Finding the Optimal Compound For Low-Cost Plastic Photovoltaic Cells


The dream of a solar-powered world recently took a major step forward. On 24 June, in a joint announcement with the US White House and IBM, the Harvard Clean Energy Project released a database of 2.3 million organic compounds - 35,000 of which have promising properties for high-performance semiconductors - that solar-power developers could use to make affordable photovoltaic cells (PVCs). In the spirit of open science, the project provides the Harvard Clean Energy Project Database (CEPDB ) free of charge to the public and researchers.

Affordability is crucial to the success of solar power. The sun has always been up to the task of powering our planet, with enough sunlight reaching Earth every hour to supply our energy needs for an entire year. However, humans have yet to find a way to convert light into energy sufficiently cheaply and efficiently.
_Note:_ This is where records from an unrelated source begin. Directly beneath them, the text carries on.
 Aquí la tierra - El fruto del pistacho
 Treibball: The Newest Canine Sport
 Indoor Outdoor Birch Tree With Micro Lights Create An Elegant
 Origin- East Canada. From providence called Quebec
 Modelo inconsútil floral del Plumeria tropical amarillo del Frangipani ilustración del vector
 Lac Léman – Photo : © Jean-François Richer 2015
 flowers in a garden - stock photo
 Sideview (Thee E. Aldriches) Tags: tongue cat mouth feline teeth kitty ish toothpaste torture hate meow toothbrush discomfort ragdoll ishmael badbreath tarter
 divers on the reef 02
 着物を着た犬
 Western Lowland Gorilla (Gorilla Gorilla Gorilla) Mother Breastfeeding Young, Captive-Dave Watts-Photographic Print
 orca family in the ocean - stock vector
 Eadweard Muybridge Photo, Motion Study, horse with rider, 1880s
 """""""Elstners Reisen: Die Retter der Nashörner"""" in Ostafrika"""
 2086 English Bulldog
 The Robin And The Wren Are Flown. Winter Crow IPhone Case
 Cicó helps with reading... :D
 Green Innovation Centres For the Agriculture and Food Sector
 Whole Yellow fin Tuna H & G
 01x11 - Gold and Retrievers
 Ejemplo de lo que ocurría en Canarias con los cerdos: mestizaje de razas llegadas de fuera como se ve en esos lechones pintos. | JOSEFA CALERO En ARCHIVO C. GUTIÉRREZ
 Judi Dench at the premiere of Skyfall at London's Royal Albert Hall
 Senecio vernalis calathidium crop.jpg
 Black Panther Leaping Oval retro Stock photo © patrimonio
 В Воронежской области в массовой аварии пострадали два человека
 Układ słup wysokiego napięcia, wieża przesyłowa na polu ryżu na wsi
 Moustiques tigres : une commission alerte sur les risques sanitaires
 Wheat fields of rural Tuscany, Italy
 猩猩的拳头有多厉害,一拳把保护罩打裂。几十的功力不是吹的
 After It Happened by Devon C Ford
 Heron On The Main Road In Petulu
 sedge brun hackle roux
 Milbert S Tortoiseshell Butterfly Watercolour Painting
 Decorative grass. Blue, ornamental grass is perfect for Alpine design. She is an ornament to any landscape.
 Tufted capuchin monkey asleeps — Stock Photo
Today's commercially available solar cells are typically made of inorganic semiconductor materials, such as silicon, and require a lot of energy and capital to produce.

The Clean Energy Project's announcement is a potential game changer. Led by Harvard quantum chemist Alán Aspuru-Guzik, the project seeks to develop candidate molecules for high-performance solar cells made of plastic. These materials can be made in the form of sheets, films, and coatings - imagine powering your home with PVCs painted on the roof. But how do scientists determine which molecules - out of millions of possible combinations - will most efficiently absorb light and convert it into electricity?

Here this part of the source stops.